BEGIN Passage shown

Anyone getting the Lorac palette?


----------



## BrowneyedBeauty08 (Sep 27, 2016)

I ordered it over the weekend and it gets delivered tomorrow- can't wait!!!


----------



## boschicka (Sep 28, 2016)

Prettypackages said:


> Anyone getting the Lorac palette?



I get mine on Thursday.


----------



## Monsy (Sep 28, 2016)

ulta started carrying Origins too. They are on the roll


----------



## Prettypackages (Oct 8, 2016)

what did you think?  





boschicka said:


> I get mine on Thursday.


----------



## boschicka (Oct 8, 2016)

Prettypackages said:


> what did you think?



I like it.  Same quality as other Lorac shadows.  It's my favorite one so far, but I do with there a few more interesting shades thrown in.  Then it would be perfect.


----------



## BrittLuvsMakeup (Oct 12, 2016)

According to Jerrod Blandino's instagram, the Too Faced Peanut Butter and Honey Eyeshadow Palette will be available at Ulta (he only tagged Ulta so I believe it's going to be an Ulta exclusive like the Peanut Butter and Jelly eyeshadow palette) in the spring of next year! I hope this palette is as good as the Peanut Butter and Jelly palette because I love that one:


----------



## boschicka (Oct 12, 2016)

BrittLuvsMakeup said:


> According to Jerrod Blandino's instagram, the Too Faced Peanut Butter and Honey Eyeshadow Palette will be available at Ulta (he only tagged Ulta so I believe it's going to be an Ulta exclusive like the Peanut Butter and Jelly eyeshadow palette) in the spring of next year! I hope this palette is as good as the Peanut Butter and Jelly palette because I love that one:



I really don't care what's in it.  With that cartoon bee on the front, I'm buying it!!!


----------



## Shars (Oct 12, 2016)

boschicka said:


> i really don't care what's in it.  With that cartoon bee on the front, i'm buying it!!!



lol!!


----------



## BrittLuvsMakeup (Oct 12, 2016)

boschicka said:


> I really don't care what's in it.  With that cartoon bee on the front, I'm buying it!!!



Lol, I know. It's super cute! I've already decided that I want to buy it without seeing the shadows yet, lol.


----------



## montREALady (Oct 13, 2016)

boschicka said:


> I really don't care what's in it.  With that cartoon bee on the front, I'm buying it!!!



I have nut allergies so I'm one of the few who hates that most of their palettes have nuts in them. I can't fathom smelling and putting it on my eyes. That's why I jumped all over the Peach one.


----------



## MaryJane (Oct 13, 2016)

BrittLuvsMakeup said:


> According to Jerrod Blandino's instagram, the Too Faced Peanut Butter and Honey Eyeshadow Palette will be available at Ulta (he only tagged Ulta so I believe it's going to be an Ulta exclusive like the Peanut Butter and Jelly eyeshadow palette) in the spring of next year! I hope this palette is as good as the Peanut Butter and Jelly palette because I love that one:



This reminds me of my 7 year old niece's play makeup.

END Passage shown
BEGIN Extracted data

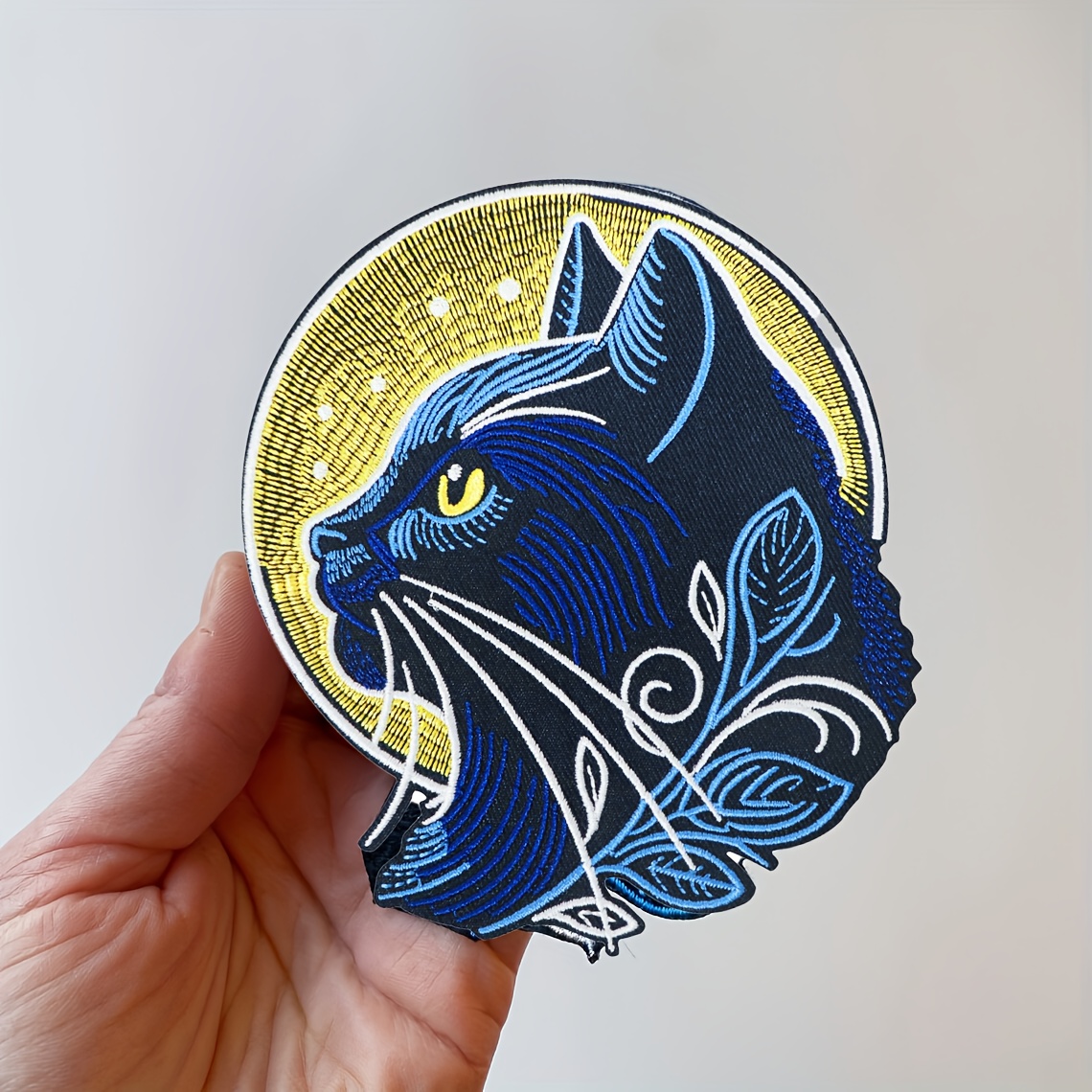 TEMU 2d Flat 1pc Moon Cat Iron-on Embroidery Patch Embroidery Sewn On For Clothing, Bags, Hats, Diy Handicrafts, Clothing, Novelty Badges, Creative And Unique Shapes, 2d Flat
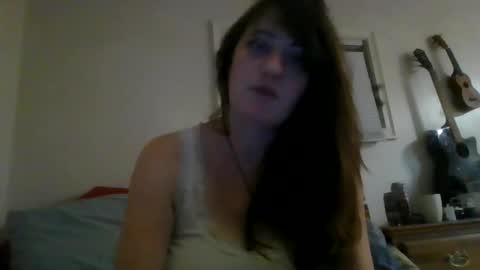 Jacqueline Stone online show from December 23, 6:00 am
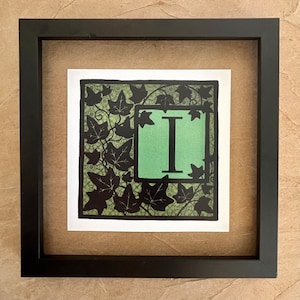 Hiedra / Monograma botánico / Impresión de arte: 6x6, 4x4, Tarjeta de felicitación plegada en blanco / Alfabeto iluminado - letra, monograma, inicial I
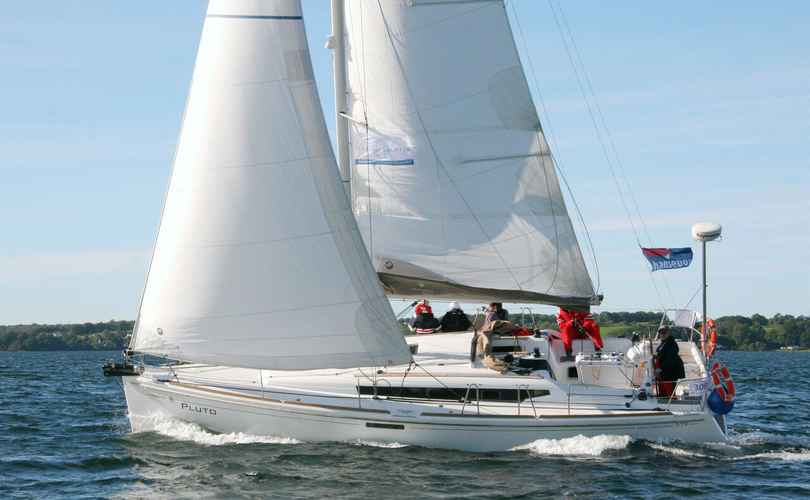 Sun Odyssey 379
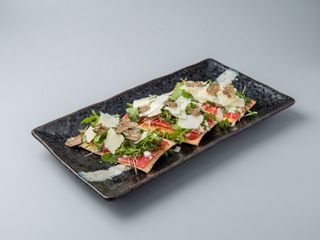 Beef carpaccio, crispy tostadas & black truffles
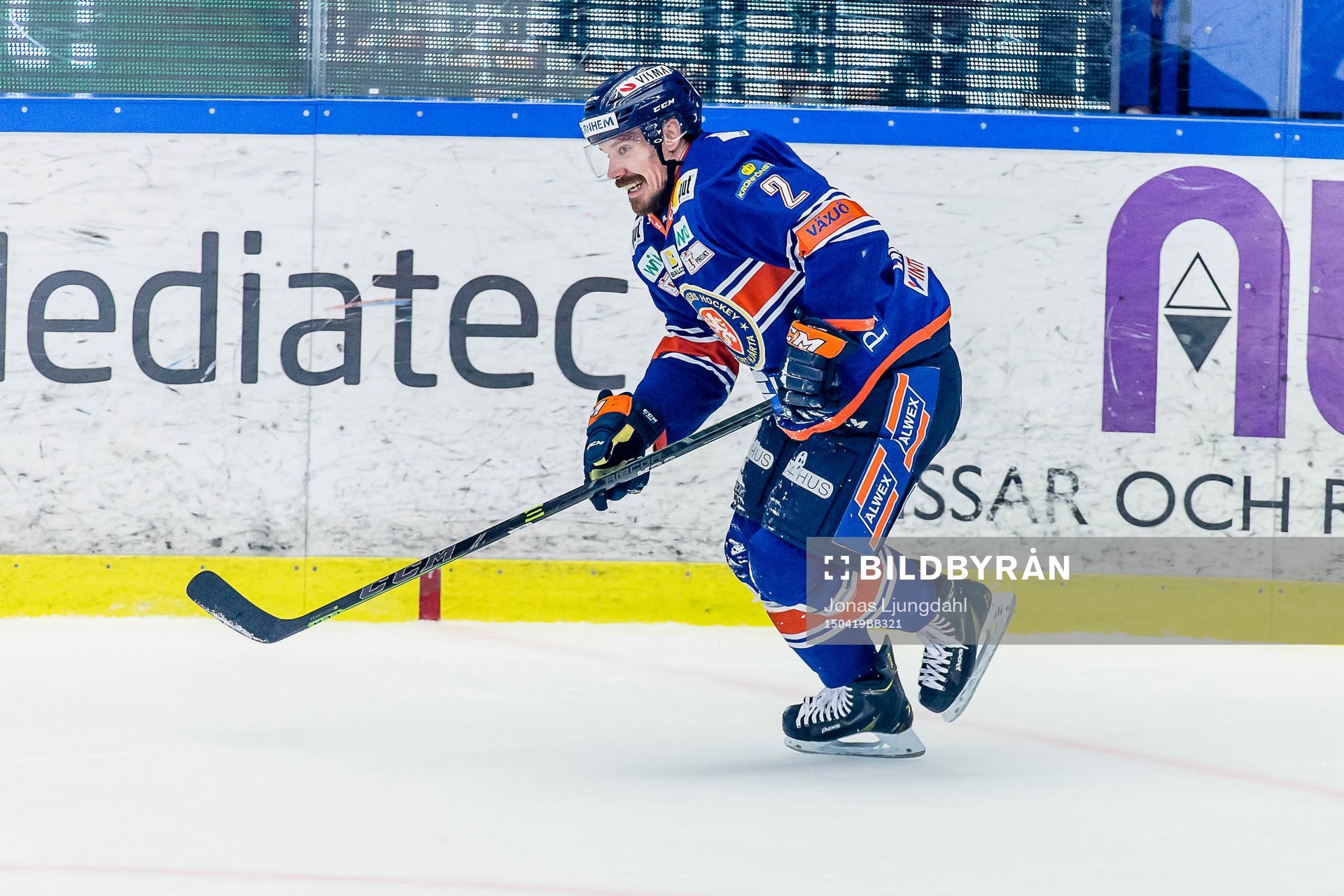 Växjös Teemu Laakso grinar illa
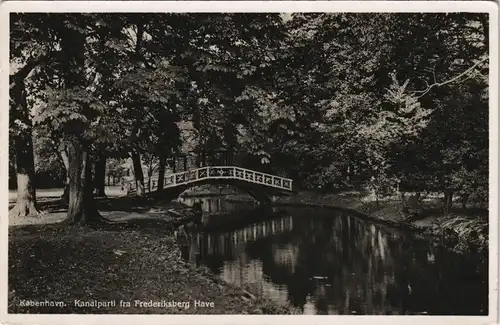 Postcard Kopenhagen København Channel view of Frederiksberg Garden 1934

END Extracted data

Exercise instructions ->
A) In the makeup forum thread, why does BrittLuvsMakeup think the Peanut Butter and Honey palette will be an Ulta exclusive?
B) Write the next few posts of the makeup forum thread, following on from the last reply shown.

Written responses ->
A) Jerrod Blandino tagged only Ulta in his Instagram post about the palette. BrittLuvsMakeup takes that as a sign it will be exclusive to Ulta, like the Peanut Butter and Jelly palette.

B)
----------



## boschicka (Oct 13, 2016)

montREALady said:


> I have nut allergies so I'm one of the few who hates that most of their palettes have nuts in them. I can't fathom smelling and putting it on my eyes. That's why I jumped all over the Peach one.



Most of their palettes have nuts in them?


----------



## montREALady (Oct 13, 2016)

boschicka said:


> Most of their palettes have nuts in them?



Well I mean the fragrances of their popular scented ones. Even the Chocolate one has hazelnut or something like that. I've checked each time, lol. Unless I missed one. Then PB&J, now this one. When you have a nut allergy there's a bit of paranoia where even the smell can make you sick. I legit walk with an Epipen everywhere.


----------



## boschicka (Oct 13, 2016)

montREALady said:


> Well I mean the fragrances of their popular scented ones. Even the Chocolate one has hazelnut or something like that. I've checked each time, lol. Unless I missed one. Then PB&J, now this one. When you have a nut allergy there's a bit of paranoia where even the smell can make you sick. I legit walk with an Epipen everywhere.



Was genuinely asking. That's a shame you're excluded! At least money saved?


----------



## montREALady (Oct 13, 2016)

boschicka said:


> Was genuinely asking. That's a shame you're excluded! At least money saved?



It's my life in general, a lot of people don't know what people with these allergies go through so it's business as usual for them, I mean why take into account people who have allergies when they don't, you know? A lot of brands use, almond oil, macadamia nut oil, etc. I have to check everything. There's a bit of a debate whether topical items can cause allergic reactions but I don't want to be a guinea pig or find out. I've had an allergic reaction once and I seriously thought I was going to die. It was so scary. I have to be super diligent in restaurants, my kids nor hubby can eat nuts. I'm a total buzz-kill. But I grew up eating them, peanut butter out of the jar and everything then one day in my 20's, boom, it was over. Same thing with a lot of other foods. *sigh* Oops, sorry for the long irrelevant to Ulta post, lmao!


----------



## boschicka (Oct 13, 2016)

montREALady said:


> It's my life in general, a lot of people don't know what people with these allergies go through so it's business as usual for them, I mean why take into account people who have allergies when they don't, you know? A lot of brands use, almond oil, macadamia nut oil, etc. I have to check everything. There's a bit of a debate whether topical items can cause allergic reactions but I don't want to be a guinea pig or find out. I've had an allergic reaction once and I seriously thought I was going to die. It was so scary. I have to be super diligent in restaurants, my kids nor hubby can eat nuts. I'm a total buzz-kill. But I grew up eating them, peanut butter out of the jar and everything then one day in my 20's, boom, it was over. Same thing with a lot of other foods. *sigh* Oops, sorry for the long irrelevant to Ulta post, lmao!



I think it's perfectly ok to go a little off topic here and there.  Plus it's still in relation to makeup sold at Ulta, so there!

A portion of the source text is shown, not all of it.